Mexico’s armed forces continued to engage in abusive practices in fighting insurgency and common crime. In retaliation after a soldier’s weapon was stolen in Jalisco state, elite soldiers, some trained in the United States, arbitrary detained and tortured some twenty people between December 14 and 15, 1997. One of the victims was killed. The soldiers, from the Mobile Air Special Forces Groups (Grupos Aeromóviles de Fuerzas Especiales, GAFE), planned the attack in advance and tortured the victims at the military base. They were arrested but faced trial in military, not civilian, court. On June 7, soldiers engaged in an alleged armed confrontation with an offshoot of the leftist Popular Revolutionary Army (Ejército Popular Revolucionario, EPR) calling itself the Popular Revolutionary Army of the Insurgent People (Ejército Popular Revolucionario del Pueblo Insurgente, ERPI). According to PRODH, which, investigated the clash in El Charco, Guerrero state, the army appeared to have extrajudicially executed some of the eleven people killed. The official investigation into the incident was plagued by irregularities, PRODH reported.

As in past years, independent labor activists and journalists came under government pressure during 1998. In part, the government’s system of labor tribunals limited freedom of association, as happened in the Baja California union struggle within Han Young, a factory that assembles truck trailer chassis for Hyundai. In a report on the incident issued in April under the authority of the North American Free Trade Agreement (NAFTA), the U.S. Department of Labor determined that the state labor tribunal had engaged in manipulation to favor the pro-government union. The department found, “It is apparent that independent unions can experience difficulty in obtaining registration and collective bargaining rights.” Other labor rights violations included widespread sex discrimination in export-processing factories and the government’s failure to address the problem ( see Women’s Human Rights section).

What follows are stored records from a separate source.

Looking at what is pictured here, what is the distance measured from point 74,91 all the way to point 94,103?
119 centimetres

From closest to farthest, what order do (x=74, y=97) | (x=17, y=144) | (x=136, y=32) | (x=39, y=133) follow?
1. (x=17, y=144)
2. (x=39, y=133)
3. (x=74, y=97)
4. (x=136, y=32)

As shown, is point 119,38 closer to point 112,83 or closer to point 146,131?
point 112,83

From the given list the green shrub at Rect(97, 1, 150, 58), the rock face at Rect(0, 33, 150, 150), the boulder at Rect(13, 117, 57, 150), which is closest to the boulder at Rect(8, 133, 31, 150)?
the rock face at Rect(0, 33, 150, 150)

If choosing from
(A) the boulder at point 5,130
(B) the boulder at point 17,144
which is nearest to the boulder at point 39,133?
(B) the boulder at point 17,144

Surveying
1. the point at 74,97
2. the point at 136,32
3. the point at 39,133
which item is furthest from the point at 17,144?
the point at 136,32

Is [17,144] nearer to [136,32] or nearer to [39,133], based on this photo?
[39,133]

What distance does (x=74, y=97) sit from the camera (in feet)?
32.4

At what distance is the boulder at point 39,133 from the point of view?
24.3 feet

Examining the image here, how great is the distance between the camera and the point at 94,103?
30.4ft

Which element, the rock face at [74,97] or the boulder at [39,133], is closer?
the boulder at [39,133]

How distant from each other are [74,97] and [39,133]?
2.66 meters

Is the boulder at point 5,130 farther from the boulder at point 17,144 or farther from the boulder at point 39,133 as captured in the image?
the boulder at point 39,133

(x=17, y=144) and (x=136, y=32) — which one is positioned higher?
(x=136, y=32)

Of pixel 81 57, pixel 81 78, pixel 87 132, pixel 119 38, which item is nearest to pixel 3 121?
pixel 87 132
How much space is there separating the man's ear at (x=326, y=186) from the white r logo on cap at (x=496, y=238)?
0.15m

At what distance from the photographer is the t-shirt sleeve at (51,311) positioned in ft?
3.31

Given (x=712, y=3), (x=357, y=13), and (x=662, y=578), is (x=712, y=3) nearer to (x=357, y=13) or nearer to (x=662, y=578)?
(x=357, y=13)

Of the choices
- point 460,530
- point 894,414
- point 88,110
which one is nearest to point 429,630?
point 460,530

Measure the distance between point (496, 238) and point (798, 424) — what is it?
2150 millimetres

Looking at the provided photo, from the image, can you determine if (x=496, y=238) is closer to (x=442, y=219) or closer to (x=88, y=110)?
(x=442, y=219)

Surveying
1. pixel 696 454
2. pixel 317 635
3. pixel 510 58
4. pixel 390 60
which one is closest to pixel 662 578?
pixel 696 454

At least one journalist was killed in retaliation for his work during the year, and others were threatened, physically attacked, prevented from doing their jobs, or questioned by immigration authorities. Luis Mario García Rodríguez, a reporter for the Mexico City daily La Tarde , was shot to death on February 12; he had reported on corruption in the federal attorney general’s office. Jesús Blancornelas, editor of the Tijuana, Baja California weekly Zeta , was luckier. He survived a shooting attack on November 27, 1997. According to the New York-based Committee to Protect Journalists (CPJ), reporters covering insurgencies in Chiapas and Guerrero states suffered restricted access to the scenes of clashes. CPJ also complained to President Zedillo of broad restrictions placed on reporters, writing in a July letter, “We have received a number of complaints from journalists in the Untied States who have requested visas at Mexican consulates. According to journalists’ reports, consular officials questioned them about who they planned to interview and what they planned to write about. Often their visas are held up for weeks.”